Ludovico Cardinal Ludovisi (October 22 or 27, 1595 – November 18, 1632) was an Italian cardinal and statesman of the Roman Catholic Church. He was a connoisseur who formed a famous collection of antiquities, housed at the Villa Ludovisi, Rome.
Following in the footsteps of his uncle Alessandro Ludovisi, he was trained at the Jesuit Collegio Germanico of Rome, and went on to the University of Bologna, where he received his doctorate in canon law, February 25, 1615. When Alessandro Ludovisi was acclaimed pope February 9, 1621, taking the name Gregory XV, Ludovico was made cardinal within three days, though he was only 25. The following month he was made archbishop of Bologna though he remained in Rome. His uncle had great faith in his judgment and energy, and in need of a strong and able assistant in governing the Papal States. On the same day, Orazio, a brother of the pope, was put at the head of the pontifical army. Gregory XV was not disappointed in his nephew. As the Catholic Encyclopedia avers, "Ludovico, it is true, advanced the interests of his family in every possible way, but he also used his brilliant talents and his great influence for the welfare of the Church, and was sincerely devoted to the pope." (Catholic Encyclopedia).

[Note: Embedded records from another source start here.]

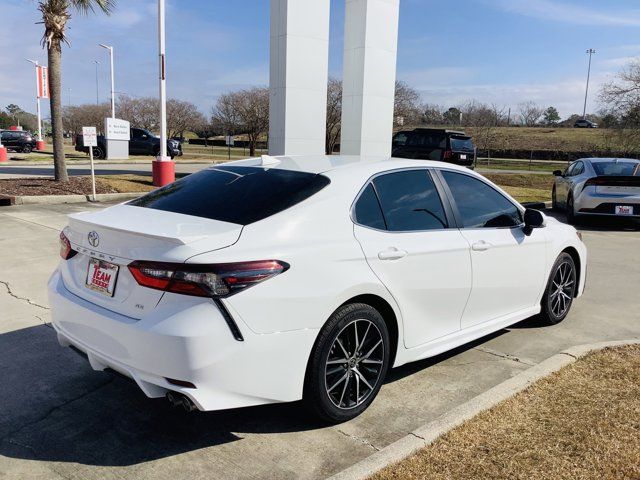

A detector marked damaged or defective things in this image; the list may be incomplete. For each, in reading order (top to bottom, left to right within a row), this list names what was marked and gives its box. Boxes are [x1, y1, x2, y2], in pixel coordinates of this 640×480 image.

crack in pavement [0, 278, 50, 312]
crack in pavement [472, 346, 536, 366]
crack in pavement [0, 376, 115, 450]
crack in pavement [336, 430, 380, 452]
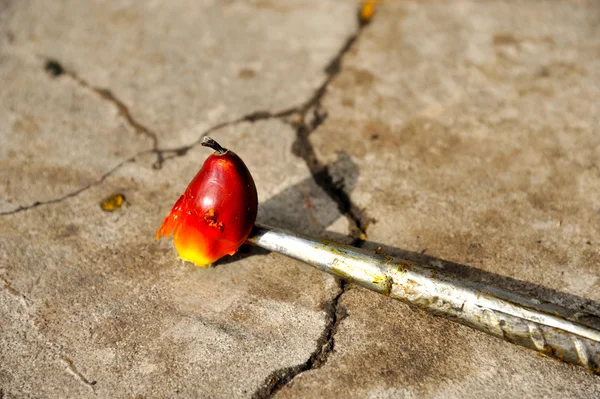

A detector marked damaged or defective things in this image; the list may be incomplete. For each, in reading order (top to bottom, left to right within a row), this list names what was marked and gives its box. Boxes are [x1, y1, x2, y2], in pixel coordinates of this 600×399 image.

He was sent as legate in Fermo in 1621 and in Avignon, 1621-1623. He served briefly as Camerlengo of the Holy Roman Church (April 19, 1621 to June 7, 1623). He was also prefect of the Prefect of the S.C. of Propaganda Fide from 1622 to 1632 and Vice-Chancellor of the Holy Roman Church (1623 until 1632). He died in Bologna in 1632.
Cardinal Ludovisi is remembered as a connoisseur and patron of arts. He paid for the construction of the Jesuit Chiesa di Sant'Ignazio and Palazzo Ludovisi (now Palazzo Montecitorio), where Bernini was his architect. He rapidly assembled a holding of vineyards and small plots to create the Villa Ludovisi a vast complex of gardens and buildings assembled from private owners and the Carmelite brothers of Santa Maria in Traspontina. The Ludovisi Ares, a spectacular discovery of 1622, found its way quickly to the collection, soon enlarged with purchases from Cardinal Altemp's collection, all housed at the splendid Villa Ludovisi, which he surrounded with gardens on the Monte Pincio near Porta Pinciana, in the so-called "Gardens of Sallust" on the site where Julius Caesar and his heir, Augustus, had had their villas. The sculpture was lightly restored by the young Gian Lorenzo Bernini and joined the Dying Gaul in the Cardinal's gallery. He employed Alessandro Algardi to restore other finds, some of which were unearthed in the grounds of the Villa itself. Guercino painted frescoes at the villa, and Cardinal Ludovisi's house poet was Alessandro Tassoni.
At the casino of the Villa, Cardinal Ludovisi employed Carlo Maderno to rebuild a simple house further up the hill. In a small ground-floor gallery of the casino, Guercino frescoed a ceiling with his Chariot of Aurora, 1621-1623. It remains one of the most famous painted decors of Rome.
His cousin, Cardinal Niccolò Albergati-Ludovisi, was made cardinal in 1645.
By the end of the 19th century, Villa Ludovisi, considered among the most beautiful villas of Rome, was destroyed and its beautiful gardens were divided into lots and sold by its last owner, the Prince of Piombino. The Via Veneto was driven through its grounds, part of which are occupied by the American Embassy, and the rione Ludovisi took shape, borrowing its name from the Cardinal and his Villa.